Shifted had two exhibitions Paul Batt’s “Mountain Portrait Series” and Andrew Gutteridge’s “A Linear Collection”. Batt’s “Mountain Portrait Series” is a series of photographs of the back of different peoples heads as they looked out over a view. It is a study in looking at someone looking at a landscape. Andrew Gutteridge’s “A Linear Collection” is a scatter of minimalist sculptures and or paintings. And it was hard to tell the Gutteridge’s sculptures from his paintings, a canvas with a twisted corner or another with diagonal cut into the surface. Lots of vertical, horizontal and diagonal lines that Gutteridge has collected together and played with. Much of this play is about perspective and the illusion of three dimensions on a two dimensional plane.


Figuration?

“Figuration Now” is a group exhibition of four notable contemporary figurative artists at the Karen Woodbury Gallery.

There seems to be some confusion in the title of this exhibition between the words ‘figuration’ and ‘figurative’. Figuration is the giving an allegorical form by representing it using human or animal forms. Figurative is the depiction of human or animal figures in art, with or without an allegoric or emblematic meaning. Figurative art is common now and this exhibition is able to presents a broad range of styles and techniques from traditional to idiosyncratic. However, to describe all of the work on exhibition as figuration is to erroneously conflate all figurative art with figuration.

Del Kathryn Barton, the winner of the 2008 Archibald Prize, is influenced by the elongated figures of Egon Schiele and the work of famous, American, outsider artist, Henry Darger. Although her multi-media paintings and drawings are figurative her one sculpture in the exhibition is clearly figuration. The tower of baby doll arms growing out of the pumpkin is a surreal allegory of fecundity.

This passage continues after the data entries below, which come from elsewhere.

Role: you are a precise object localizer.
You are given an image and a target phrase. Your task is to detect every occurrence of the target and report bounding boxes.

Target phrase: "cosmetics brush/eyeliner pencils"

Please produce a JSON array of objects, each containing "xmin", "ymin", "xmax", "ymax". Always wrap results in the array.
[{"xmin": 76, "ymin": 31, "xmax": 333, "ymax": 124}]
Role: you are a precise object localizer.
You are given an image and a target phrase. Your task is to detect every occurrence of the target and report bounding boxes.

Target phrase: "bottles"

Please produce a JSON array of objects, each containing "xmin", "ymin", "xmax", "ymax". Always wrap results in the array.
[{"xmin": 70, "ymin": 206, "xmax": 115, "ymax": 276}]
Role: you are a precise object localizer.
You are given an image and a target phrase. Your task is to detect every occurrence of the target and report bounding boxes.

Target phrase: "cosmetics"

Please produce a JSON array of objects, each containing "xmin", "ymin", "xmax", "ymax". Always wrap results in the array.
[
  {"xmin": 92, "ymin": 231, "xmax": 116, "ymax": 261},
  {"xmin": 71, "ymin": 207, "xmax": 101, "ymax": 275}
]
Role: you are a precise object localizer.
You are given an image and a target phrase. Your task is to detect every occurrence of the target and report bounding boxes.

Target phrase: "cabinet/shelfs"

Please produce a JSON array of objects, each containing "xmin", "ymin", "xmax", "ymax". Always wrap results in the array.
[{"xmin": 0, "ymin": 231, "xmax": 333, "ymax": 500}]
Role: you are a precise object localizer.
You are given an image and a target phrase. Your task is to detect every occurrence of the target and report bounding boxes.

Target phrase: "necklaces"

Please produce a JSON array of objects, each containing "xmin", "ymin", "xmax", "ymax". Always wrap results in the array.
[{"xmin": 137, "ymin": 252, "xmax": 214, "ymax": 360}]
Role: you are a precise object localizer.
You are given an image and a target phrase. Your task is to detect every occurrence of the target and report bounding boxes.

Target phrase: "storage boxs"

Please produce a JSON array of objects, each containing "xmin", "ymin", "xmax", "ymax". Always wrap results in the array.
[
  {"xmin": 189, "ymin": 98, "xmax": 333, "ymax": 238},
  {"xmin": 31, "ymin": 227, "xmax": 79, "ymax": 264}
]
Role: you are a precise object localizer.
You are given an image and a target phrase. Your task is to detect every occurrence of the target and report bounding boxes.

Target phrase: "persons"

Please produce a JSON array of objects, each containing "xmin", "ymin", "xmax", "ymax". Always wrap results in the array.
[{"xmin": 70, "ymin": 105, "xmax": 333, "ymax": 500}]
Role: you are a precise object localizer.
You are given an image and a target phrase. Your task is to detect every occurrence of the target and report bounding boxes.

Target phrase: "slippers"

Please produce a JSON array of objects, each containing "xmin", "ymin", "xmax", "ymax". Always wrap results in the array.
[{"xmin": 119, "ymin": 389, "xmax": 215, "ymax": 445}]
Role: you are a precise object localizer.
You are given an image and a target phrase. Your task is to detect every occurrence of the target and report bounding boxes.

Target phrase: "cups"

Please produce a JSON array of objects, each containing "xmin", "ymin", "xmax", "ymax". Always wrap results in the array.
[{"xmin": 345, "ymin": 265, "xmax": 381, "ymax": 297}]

McLean Edwards makes fun allusions to the history of European portraiture and in turn Australian painter, William Dobell’s controversial 1944 Archibald prize-winning portrait of Joshua Smith. The figures in Edwards’s paintings represent the idea of European portraits; the dark background giving form to his figure is an attribute of portraiture not just a ground for the figure. Edwards’s figures are dressed in what are clearly costumes and costumes are tools of figuration, a means of creating an allegorical or emblematic figure.

Nusra Latif Qureshi uses the Pakistani tradition of musaviri (miniature painting) to paint ideas about the post-colonial world. In this exhibition Nusra Latif Qureshi uses figures of iconic Australian beach culture as ironic symbols for boat people. Her delicate paintings of outlines are like diagrams that have become so full of lacunas that it is hard to see what they depict, a further allegory on the post-colonial world. Diagrams are another kind of figure, where ideas are represented. In her paintings the diagrams of dhows or the line of dashes to indicate distance travelled or borders crossed amplifies the figuration.

The paintings of Jonathan Nichols are clearly figurative. An argument that his paintings of women are emblematic of limited knowledge and therefore figuration could be made but it would be torturous.